São cinco meses de Brasil, cinco meses sem um porto de abrigo, cinco meses num limbo geográfico-emocional em que não pertenço integralmente ao lugar em que me encontro, nem pertenço ao lugar do qual parti. É estranho e engraçado. É estranho e libertador. É estranho e triste.
Em Outubro, quando comprei o meu bilhete para o Rio de Janeiro, tinha em mim toda a ingenuidade do mundo. Ah e tal, vou fazer isto e isto, depois quando voltar está tudo bem e tudo na mesma. Só que não. As vidas continuam, com ou sem mim, e fui forçada aprendi a reposicionar-me no mundo. Num mundo em que sou imprescindível para algumas pessoas e dispensável para outras.

Nunca pensei que alguns míseros meses fora (sim, porque na realidade é do que se trata, de uns míseros 5 meses que separam o dia em que fui embora, ainda que com uma data de regresso presente, do dia em que regressarei e este período temporal, na cronologia de uma vida, é realmente irrisório) fossem alterar tão profundamente a minha vida afectiva. Perdi uma amiga, sabem? Não aconteceu de uma forma dramática: não a apanhei na cama com o meu namorado, não andámos a fazer lavagem de roupa em praça pública, não houve nenhum escândalo ou desrespeito de maior. Simplesmente, apercebemo-nos que, com o passar do tempo, deixámos de estar do lado uma da outra. Deixámos de partilhar momentos felizes uma com a outra, deixámos de saber o que se passava, a um nível mais profundo, com a outra, deixámos de ter tempo para nos vermos e deixámos, essencialmente, de comunicar. E se, quando uma coisa destas acontece no seio de um casal, eles continuam a fingir que nada se passa por um bem maior, pela harmonia da família, pelo medo de estarem sozinhos, numa amizade torna-se mais difícil empurrar para debaixo do tapete. E, de acordo com a coragem de cada um, há duas opções: ou abordamos a situação no momento em que sentimos isso, ou esperamos até que a barriga da rã encha e rebente na nossa cara com um chorrilho de insultos e de discursos amargos. E, infelizmente, foi a última que aconteceu. Tentei lidar com isto com a maior graciosidade possível, respondendo da melhor forma que consegui, mas nunca obtive resposta. Mas toda a gente sabe que uma não-resposta é uma resposta, não é?

Depois de (demasiadas) semanas a pensar na morte da bezerra, a fustigar-me mentalmente, a reflectir no que poderia ter feito melhor, a sentir-me sufocada com a perspectiva de ter deixado de ter esta pessoa na minha vida, comecei hoje o meu luto.

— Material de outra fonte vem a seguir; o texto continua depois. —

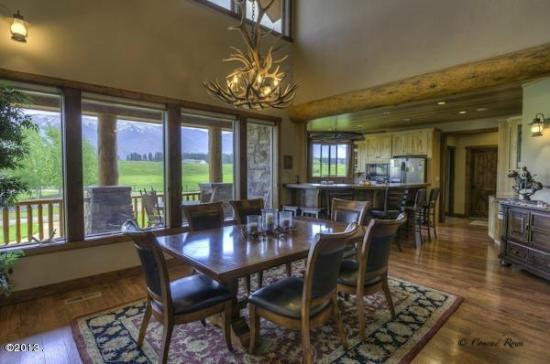 Columbia Falls, MT: Ranch Home dining area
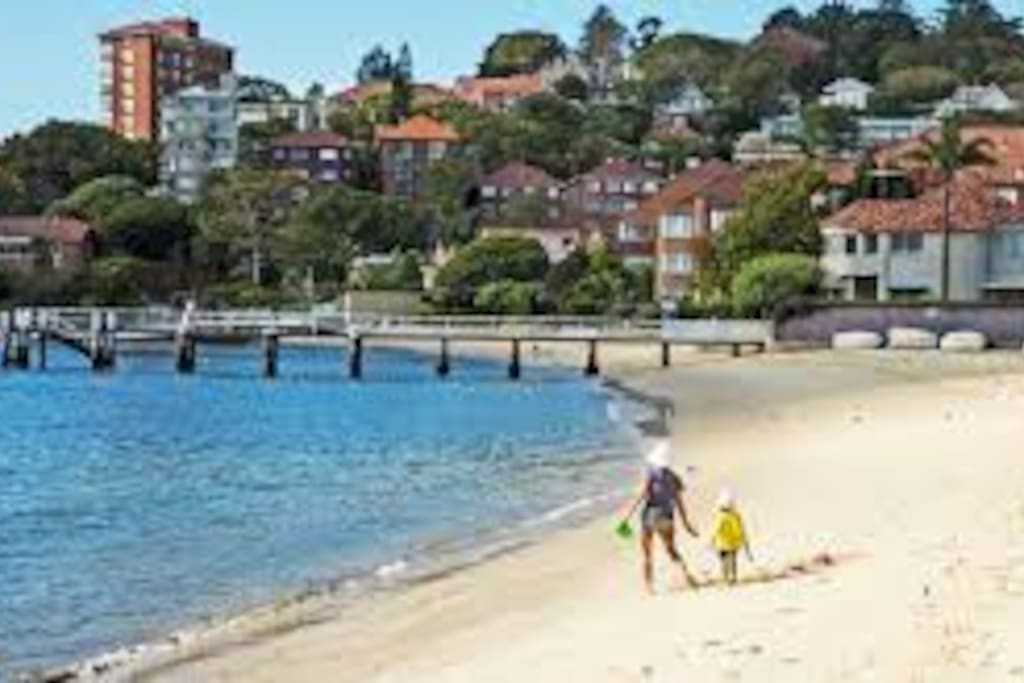 5 minutes walk to Double Bay beach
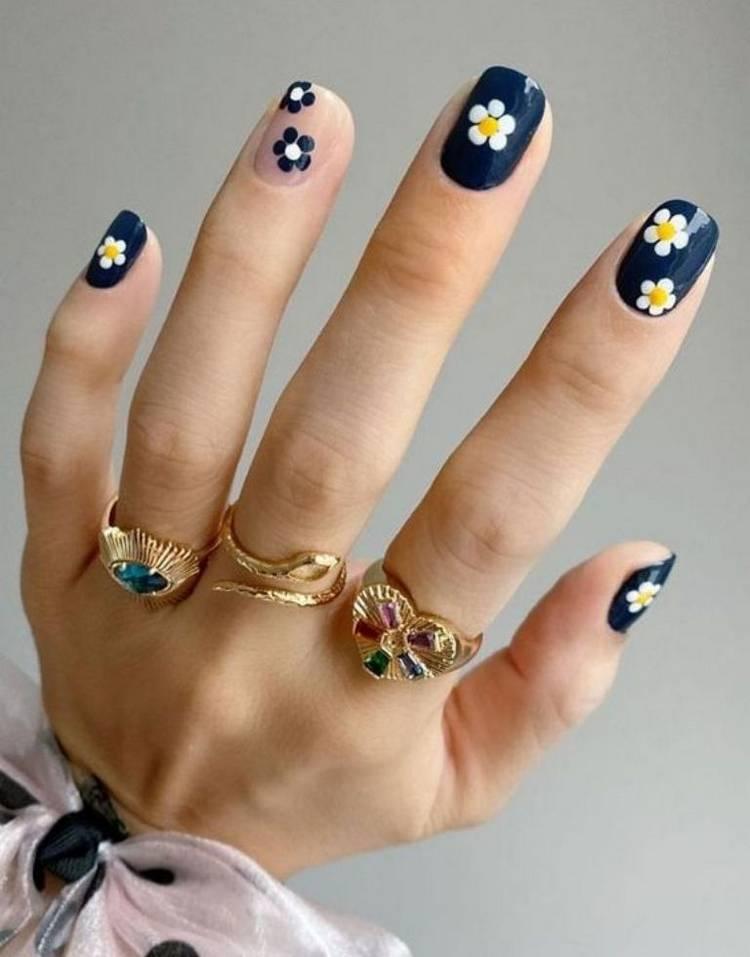 Лучшие рисунки цветов на ногтях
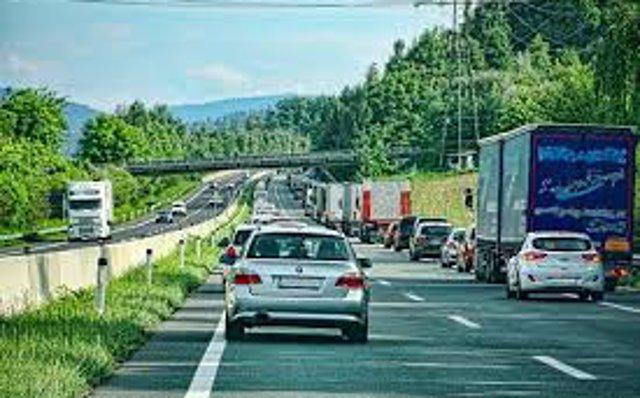 Mueren al menos ocho personas tras colisionar dos camiones en Colombia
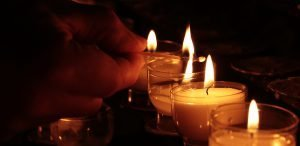 tea-lights-2611196_1920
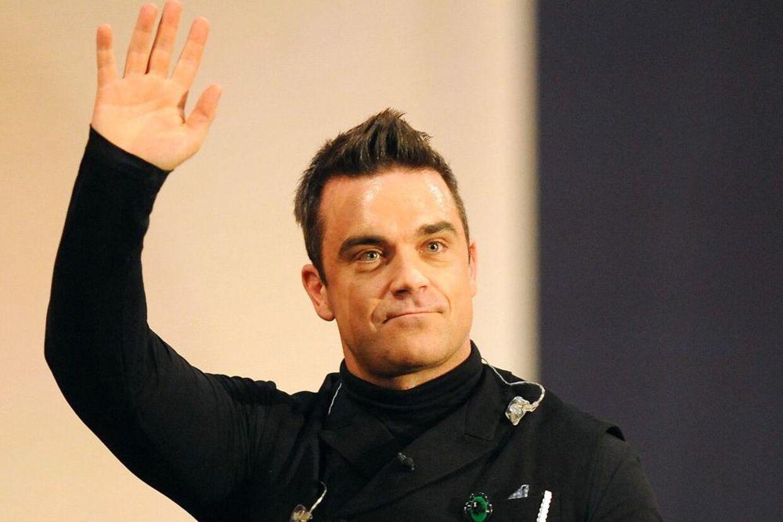 Nu er det officielt. Som BT afslørede i september kommer Robbie Williams til Danmark i 2013.
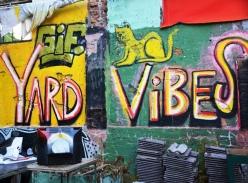 Die strate van Ljubljana is deurtrek met graffiti en straatkuns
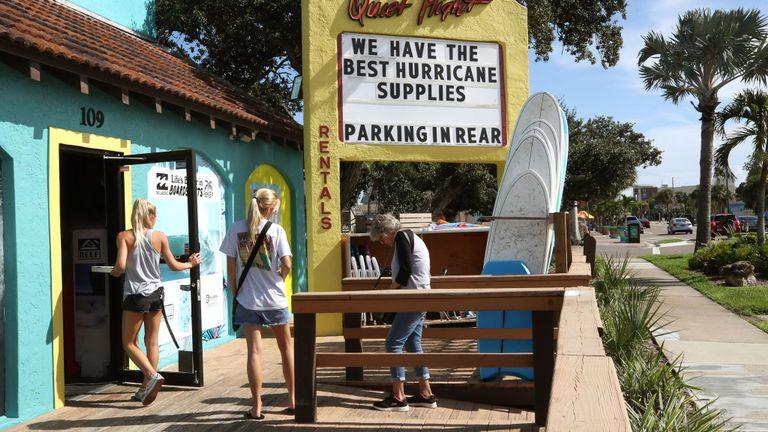 Un magasin de surf annonce les fournitures pour ouragan alors que l'ouragan Dorian s'approche de la côte à Cocoa Beach, en Floride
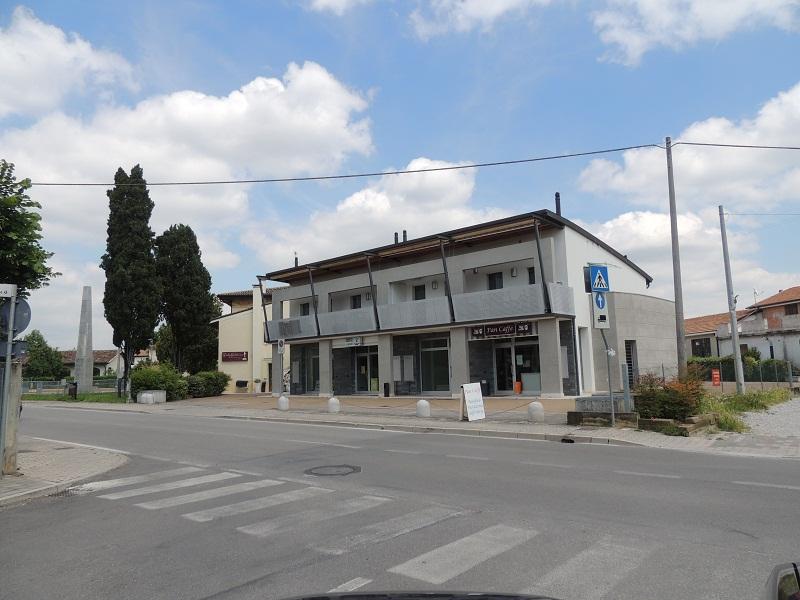 Vendita o Affitto di spazi commerciali o direzionali a Camalò di Povegliano. Vetrina rivolta verso la strada principale del paese.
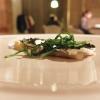Buono anche lo Storione, bernese, cavolfiore, olive. Il pesce è marinato in sale grosso, poi fiammeggiato con salsa di soia, miele, misoe aceto, quindi cavolfiore crudo, polvere di olive nere e verdi, alghe, una bernese classica e agretti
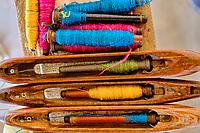 Inde, Gujarat, region du Kutch, Bhuj, village artisanal de textile de Bhujodi, tissage des tissus // India, Gujarat, Kutch, Bhuj, textile village of Bhujodi, textile weaving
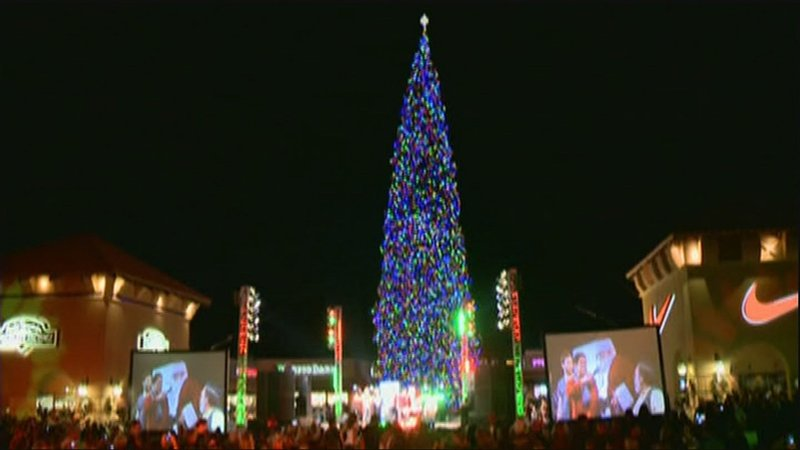 The CHristmas tree has three miles of LED lights. (Source: KPHO/KTVK - Anthem Lights Up Nation's Tallest Fresh-cut Christmas Tree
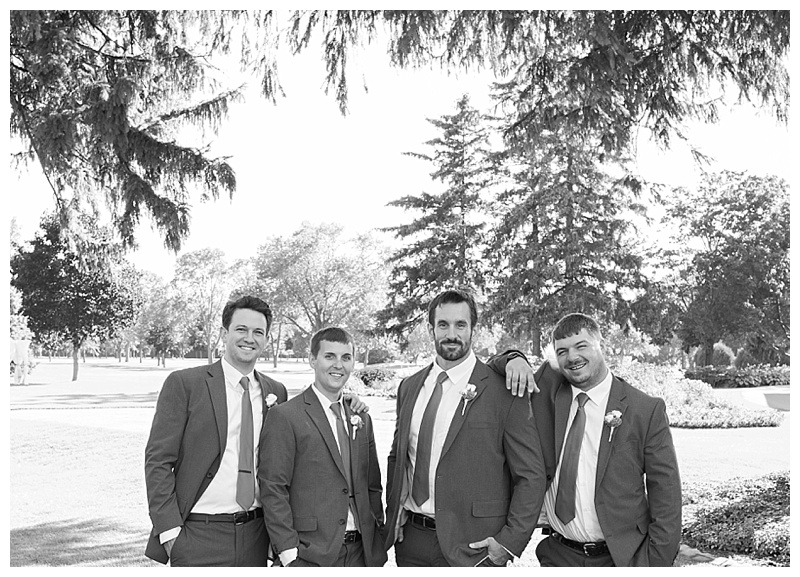 Appleton-wedding-Green-Bay-photographer-favorite-moments-best-of-2015-Gosias-Photography-group-bridal-party-021.jpg
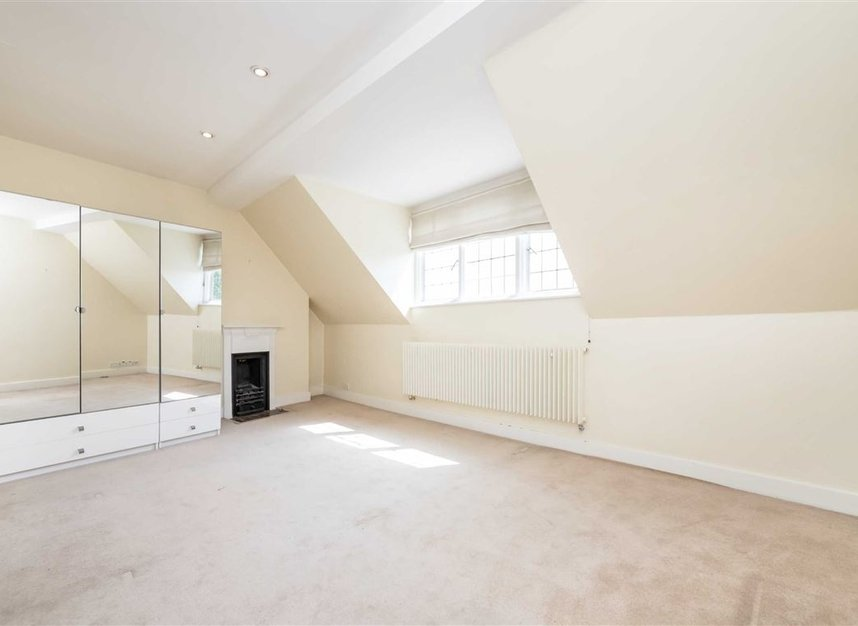 Properties to let in Pilgrims Lane - NW3 1SJ view4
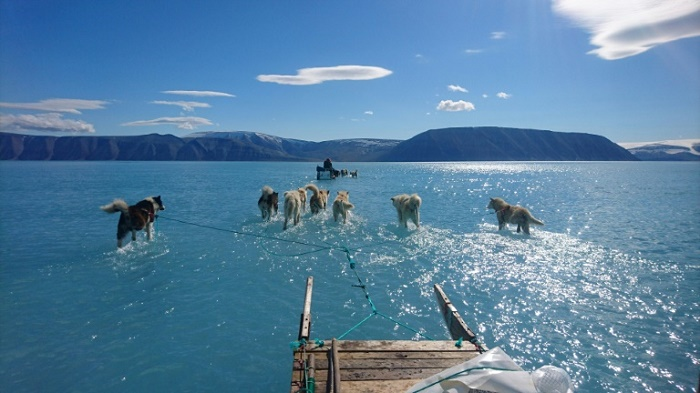 Arctic sea ice at record low October levels: Danish institute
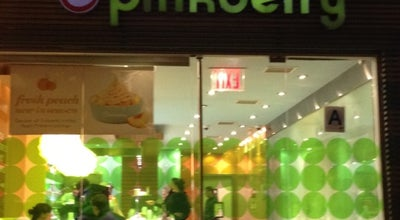 Photo of Frozen Yogurt Pinkberry at 596 9th Ave, New York, NY 10036, United States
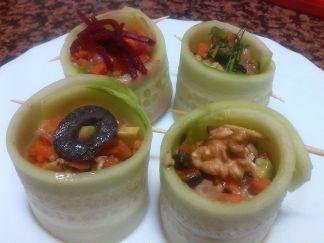 Cómo preparar Pepinos rellenos, Recetas de Tapas y Aperitivos Vegetarianos y Veganos. Ingredientes: Tomate , Cebolla , Pepino , Zanahoria , Pimienta, Agu...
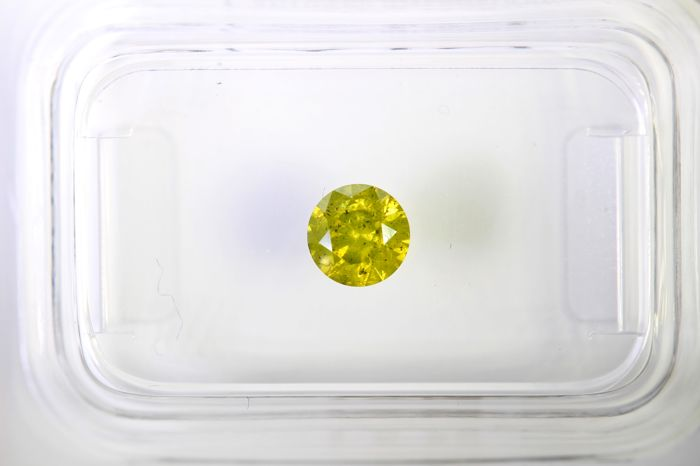 * NO RESERVE PRICE * - Fancy Intense Greenish Yellow Diamond - (Colour Treated) - 0.41 ct - Excellent cut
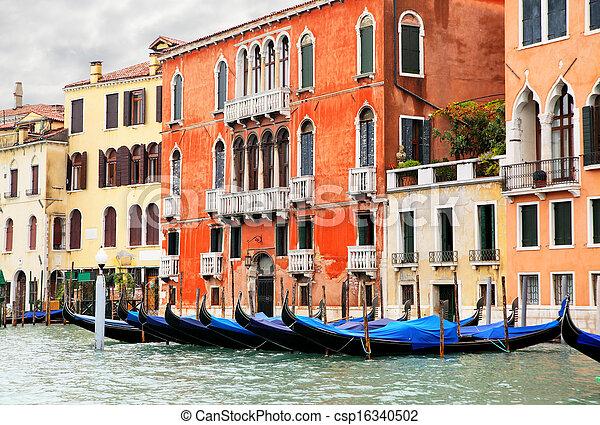 Gran canal en Venecia - csp16340502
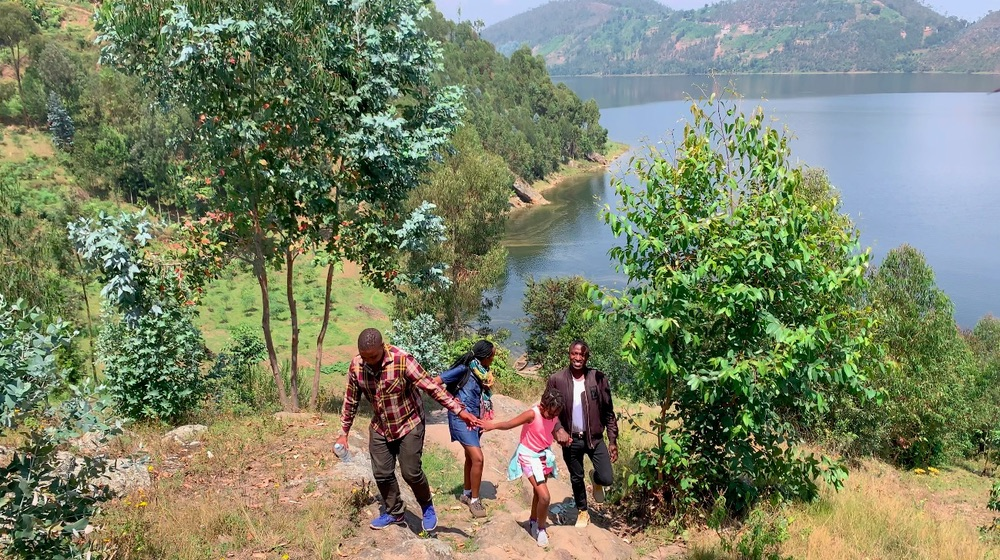 DAY 1 (UNTIL LUNCH): KIGALI - LAKE BURERA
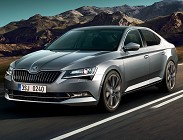 Skoda Superb, restyling avanza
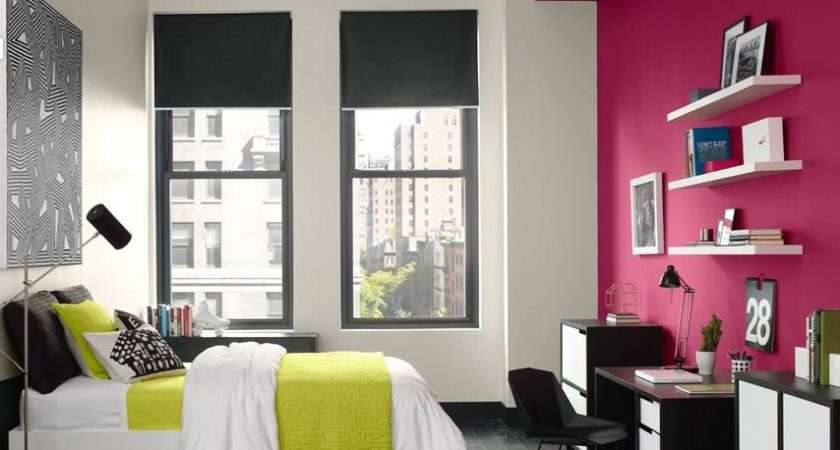 Using Hot Pink Your Interior Bedroom Design
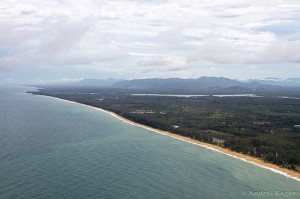 Mai Khao Beach vista aerea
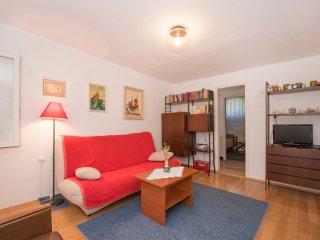 Apartment Zenić - Three Bedroom Apartment with Terrace and Garden View - Jadrija vacation rentals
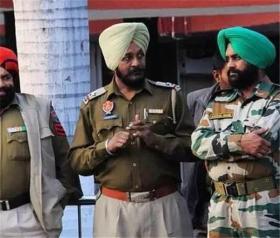 【萌卷软糕】印度士兵佩戴头巾要30分钟,为什么不选择头盔?原因有2点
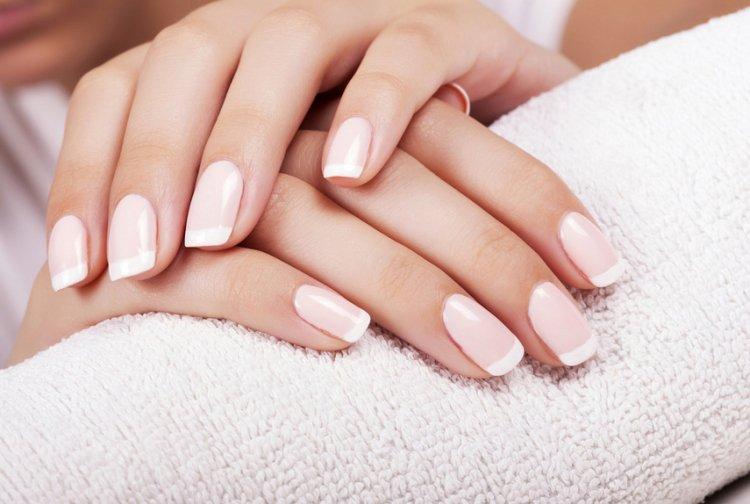 Хрупкие ногти: причины и способы борьбы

Uma amizade é bonita enquanto nos sentirmos felizes e sortudos por aquela pessoa, no meio de 7 mil milhões, ter escolhido fazer parte da nossa vida. Uma amizade é bonita quando nos ajuda a crescer enquanto gente, apontando-nos o dedo com amor e dizendo-nos que esse não é o caminho. Uma amizade é bonita quando sabemos que, mesmo quando escorregamos, vai sempre existir um abraço. 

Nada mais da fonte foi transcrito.